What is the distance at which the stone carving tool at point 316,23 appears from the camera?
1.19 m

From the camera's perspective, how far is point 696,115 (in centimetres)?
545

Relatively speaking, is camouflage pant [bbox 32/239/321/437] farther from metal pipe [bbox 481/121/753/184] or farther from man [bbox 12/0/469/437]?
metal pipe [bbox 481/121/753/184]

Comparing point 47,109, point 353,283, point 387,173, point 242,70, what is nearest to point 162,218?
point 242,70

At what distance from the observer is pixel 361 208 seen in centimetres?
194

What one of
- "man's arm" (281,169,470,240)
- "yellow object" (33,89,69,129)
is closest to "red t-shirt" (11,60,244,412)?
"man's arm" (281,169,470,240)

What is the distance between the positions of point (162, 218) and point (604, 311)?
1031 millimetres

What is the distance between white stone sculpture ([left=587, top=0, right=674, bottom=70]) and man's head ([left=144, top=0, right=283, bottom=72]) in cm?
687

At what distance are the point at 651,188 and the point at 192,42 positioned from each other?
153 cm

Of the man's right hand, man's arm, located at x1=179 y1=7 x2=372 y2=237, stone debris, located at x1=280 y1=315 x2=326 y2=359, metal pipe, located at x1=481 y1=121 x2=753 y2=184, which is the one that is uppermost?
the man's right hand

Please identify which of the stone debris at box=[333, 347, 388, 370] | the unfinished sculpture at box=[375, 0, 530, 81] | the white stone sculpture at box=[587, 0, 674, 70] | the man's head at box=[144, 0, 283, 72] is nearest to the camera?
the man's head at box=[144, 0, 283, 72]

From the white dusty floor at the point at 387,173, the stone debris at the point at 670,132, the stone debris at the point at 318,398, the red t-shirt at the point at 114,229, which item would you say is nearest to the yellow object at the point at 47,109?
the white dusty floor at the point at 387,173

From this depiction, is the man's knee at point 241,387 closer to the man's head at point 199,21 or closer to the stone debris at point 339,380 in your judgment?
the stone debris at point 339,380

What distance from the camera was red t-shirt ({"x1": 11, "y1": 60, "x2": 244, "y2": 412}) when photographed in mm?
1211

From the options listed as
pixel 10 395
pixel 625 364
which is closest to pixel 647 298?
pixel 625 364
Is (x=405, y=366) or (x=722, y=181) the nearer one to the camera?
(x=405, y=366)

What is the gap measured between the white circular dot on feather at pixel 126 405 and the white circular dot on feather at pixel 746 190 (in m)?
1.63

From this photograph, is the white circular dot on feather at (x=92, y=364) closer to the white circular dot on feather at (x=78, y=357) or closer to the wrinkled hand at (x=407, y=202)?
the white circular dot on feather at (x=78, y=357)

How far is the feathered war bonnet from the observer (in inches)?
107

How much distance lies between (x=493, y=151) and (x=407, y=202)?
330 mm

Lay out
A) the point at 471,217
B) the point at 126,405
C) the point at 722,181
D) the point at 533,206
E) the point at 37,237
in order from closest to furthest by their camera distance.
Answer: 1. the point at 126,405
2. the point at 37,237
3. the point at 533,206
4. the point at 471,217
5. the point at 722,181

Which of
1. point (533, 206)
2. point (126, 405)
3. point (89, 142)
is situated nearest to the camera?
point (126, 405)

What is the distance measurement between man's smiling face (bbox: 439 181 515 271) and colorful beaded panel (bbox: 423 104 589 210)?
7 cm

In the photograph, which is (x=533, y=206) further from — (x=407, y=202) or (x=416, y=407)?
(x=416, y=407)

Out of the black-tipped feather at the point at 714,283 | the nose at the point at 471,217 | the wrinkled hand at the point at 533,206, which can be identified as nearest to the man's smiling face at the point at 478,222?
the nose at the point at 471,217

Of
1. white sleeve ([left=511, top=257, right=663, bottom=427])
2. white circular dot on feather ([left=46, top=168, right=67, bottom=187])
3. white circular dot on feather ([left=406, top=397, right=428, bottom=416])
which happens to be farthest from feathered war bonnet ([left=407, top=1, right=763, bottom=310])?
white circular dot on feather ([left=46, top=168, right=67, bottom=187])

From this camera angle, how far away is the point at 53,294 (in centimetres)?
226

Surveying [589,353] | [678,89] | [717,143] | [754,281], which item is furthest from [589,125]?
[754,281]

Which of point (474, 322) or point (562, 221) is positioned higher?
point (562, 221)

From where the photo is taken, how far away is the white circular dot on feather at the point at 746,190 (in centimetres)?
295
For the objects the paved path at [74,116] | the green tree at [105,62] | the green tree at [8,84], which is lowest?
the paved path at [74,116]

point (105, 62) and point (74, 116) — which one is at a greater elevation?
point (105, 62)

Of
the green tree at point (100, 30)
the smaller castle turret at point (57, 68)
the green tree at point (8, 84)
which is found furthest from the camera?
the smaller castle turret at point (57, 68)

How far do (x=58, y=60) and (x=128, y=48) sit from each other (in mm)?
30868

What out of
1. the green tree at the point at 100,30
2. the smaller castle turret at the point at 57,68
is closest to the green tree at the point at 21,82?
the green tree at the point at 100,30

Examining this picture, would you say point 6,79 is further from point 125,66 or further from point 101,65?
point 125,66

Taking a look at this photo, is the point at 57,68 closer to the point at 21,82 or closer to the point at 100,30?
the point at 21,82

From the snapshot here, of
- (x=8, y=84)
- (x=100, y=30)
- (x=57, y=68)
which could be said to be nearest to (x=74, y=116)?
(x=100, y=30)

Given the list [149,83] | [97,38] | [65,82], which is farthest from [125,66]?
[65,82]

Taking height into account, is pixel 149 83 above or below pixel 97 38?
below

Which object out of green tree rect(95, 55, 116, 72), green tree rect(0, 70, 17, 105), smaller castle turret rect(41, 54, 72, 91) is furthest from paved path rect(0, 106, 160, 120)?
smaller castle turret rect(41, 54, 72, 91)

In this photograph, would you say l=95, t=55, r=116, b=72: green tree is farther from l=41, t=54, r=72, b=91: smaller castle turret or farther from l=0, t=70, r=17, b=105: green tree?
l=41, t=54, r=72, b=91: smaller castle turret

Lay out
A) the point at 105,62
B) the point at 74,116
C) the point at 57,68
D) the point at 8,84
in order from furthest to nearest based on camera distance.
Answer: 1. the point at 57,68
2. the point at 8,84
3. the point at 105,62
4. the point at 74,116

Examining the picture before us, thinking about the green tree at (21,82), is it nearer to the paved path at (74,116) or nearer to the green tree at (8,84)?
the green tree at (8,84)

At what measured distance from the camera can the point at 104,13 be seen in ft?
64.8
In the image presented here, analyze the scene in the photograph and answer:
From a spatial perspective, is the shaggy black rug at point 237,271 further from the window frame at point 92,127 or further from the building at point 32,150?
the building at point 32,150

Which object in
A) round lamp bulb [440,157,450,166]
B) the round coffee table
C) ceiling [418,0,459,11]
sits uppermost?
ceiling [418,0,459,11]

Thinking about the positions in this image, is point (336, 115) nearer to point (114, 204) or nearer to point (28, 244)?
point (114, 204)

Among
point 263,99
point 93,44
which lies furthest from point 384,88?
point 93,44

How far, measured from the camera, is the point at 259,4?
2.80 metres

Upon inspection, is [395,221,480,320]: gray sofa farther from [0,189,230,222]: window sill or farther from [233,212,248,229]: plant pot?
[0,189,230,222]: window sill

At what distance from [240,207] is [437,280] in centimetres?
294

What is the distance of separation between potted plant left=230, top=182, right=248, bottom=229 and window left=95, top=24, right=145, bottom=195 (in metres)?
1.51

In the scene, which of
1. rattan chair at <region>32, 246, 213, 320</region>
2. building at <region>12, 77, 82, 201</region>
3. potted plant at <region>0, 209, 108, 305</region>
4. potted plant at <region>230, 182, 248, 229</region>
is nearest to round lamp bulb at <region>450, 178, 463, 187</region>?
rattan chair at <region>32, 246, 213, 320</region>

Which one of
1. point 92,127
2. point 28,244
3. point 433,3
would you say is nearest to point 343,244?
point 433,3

§ **WRITTEN INSTRUCTION**
From the line containing "At what measured" through the closing line of the material above, return every line exactly and omit all others.

§ **RESULT BELOW**
At what measured distance from the camera can the point at 104,13 be seen in ft?
64.8
In the image presented here, analyze the scene in the photograph and answer:
From a spatial perspective, is the shaggy black rug at point 237,271 further from the window frame at point 92,127 or further from the building at point 32,150?
the building at point 32,150

Which object in
A) round lamp bulb [440,157,450,166]
B) the round coffee table
C) ceiling [418,0,459,11]
sits uppermost?
ceiling [418,0,459,11]

Thinking about the positions in this image, is point (336, 115) nearer to point (114, 204) or nearer to point (28, 244)?
point (114, 204)

Among
point 263,99
point 93,44
which lies furthest from point 384,88?
point 93,44

How far, measured from the camera, is the point at 259,4?
2.80 metres

Upon inspection, is [395,221,480,320]: gray sofa farther from [0,189,230,222]: window sill or farther from [233,212,248,229]: plant pot?
[0,189,230,222]: window sill

At what distance from [240,207] is [437,280] in centimetres?
294

What is the distance of separation between potted plant left=230, top=182, right=248, bottom=229 and window left=95, top=24, right=145, bottom=195 (in metres)?
1.51

In the scene, which of
1. rattan chair at <region>32, 246, 213, 320</region>
2. building at <region>12, 77, 82, 201</region>
3. potted plant at <region>0, 209, 108, 305</region>
4. potted plant at <region>230, 182, 248, 229</region>
is nearest to round lamp bulb at <region>450, 178, 463, 187</region>?
rattan chair at <region>32, 246, 213, 320</region>

Which one of
1. point 92,127
2. point 28,244
3. point 433,3
would you say is nearest to point 343,244?
point 433,3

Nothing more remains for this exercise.